You say, “hello”, I say, “Namaste”.
“Namaste” is a greeting you often hear yogis say to each other. When I started taking yoga classes the teacher began and ended each class with “Namaste”. After which all the students would bow and repeat. After a while I wanted to understand the meaning of the word. What was it that I was saying? Is it religious, or just some hippy dippy thing that people in yoga class say?
The Sanskrit meaning is quite simple. Namah, to “bow” or “salute” and te, “to you”. Simple but powerful, It is not the simple translation of the word that is so meaningful, it is the meaning we bring to the word. A slightly more involved translation “the inner light in me bows to the inner light in you.” Here inner light could mean soul, divine spark, the place in your heart where love, peace and wisdom reside, your higher self!

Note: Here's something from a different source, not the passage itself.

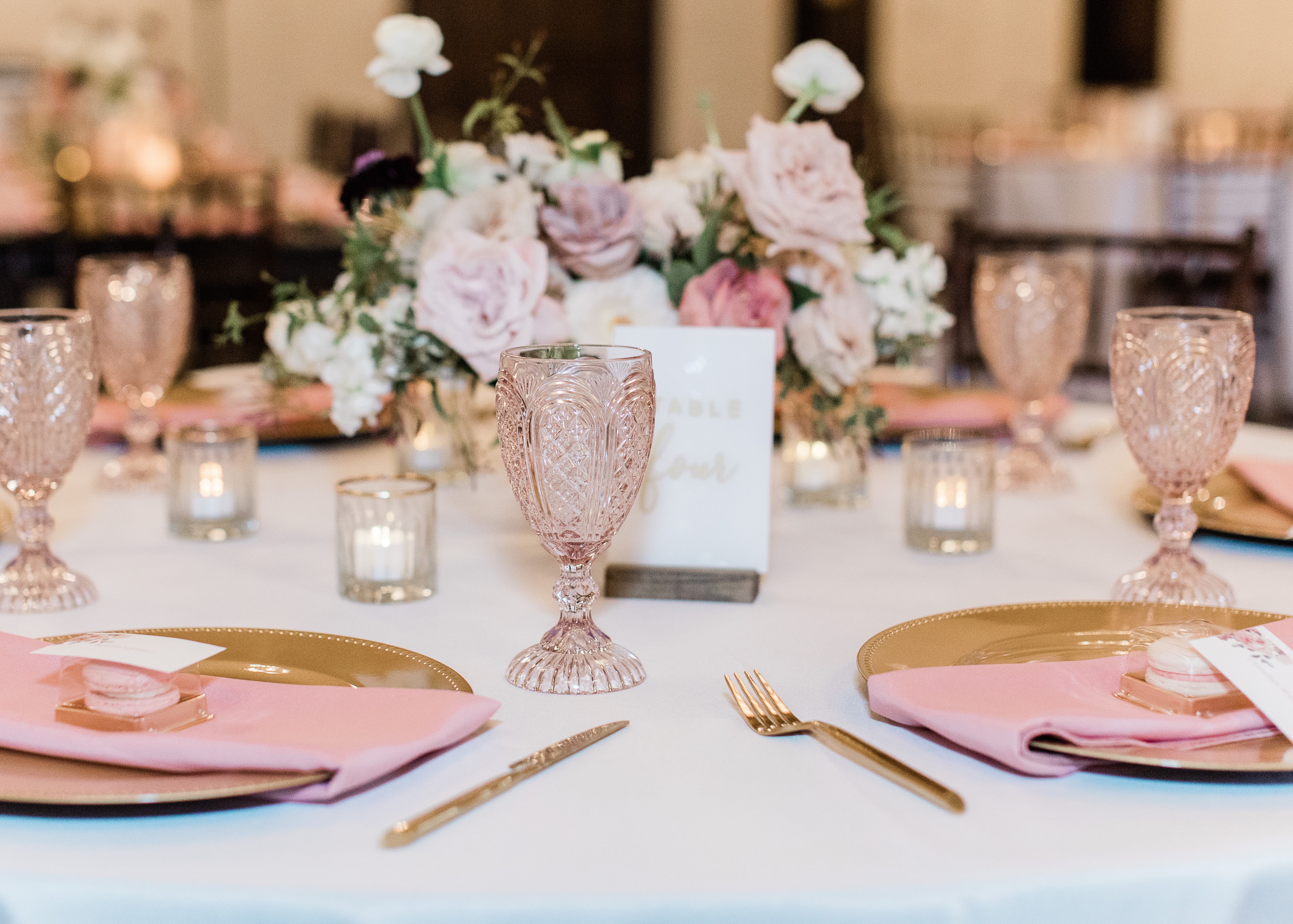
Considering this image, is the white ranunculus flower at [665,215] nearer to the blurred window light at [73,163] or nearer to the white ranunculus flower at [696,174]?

When you would like to greet someone with Namaste: First, bring your hands to your heart in a prayer like gesture (anjali mudra). Close your eyes and bow your head softly. You may say “Namaste”. In India the gesture alone means Namaste and does not need to be spoken. You may also bring your hands to your forehead first and then to the heart. This gesture has even deeper meaning. By bringing the third eye, the seat of wisdom and the heart, the seat of compassion together, can you think of a better way to great someone.
Meanings and interpretation
As we see, Namaste holds with it the spirit of your intention. As a yoga teacher, Namaste at the start of a yoga class is much more than just a greeting. Namaste is a gesture of respect and thanks to the students for coming together to practice. At the end of class Namaste is an expression of gratitude for all the students efforts.
Aadil Palkhivala wrote: The teacher initiates Namaste as a symbol of gratitude and respect toward the students and our own teachers and in return invites the students to connect with their lineage, thereby allowing the truth to flow—the truth that we are all one when we live from the heart.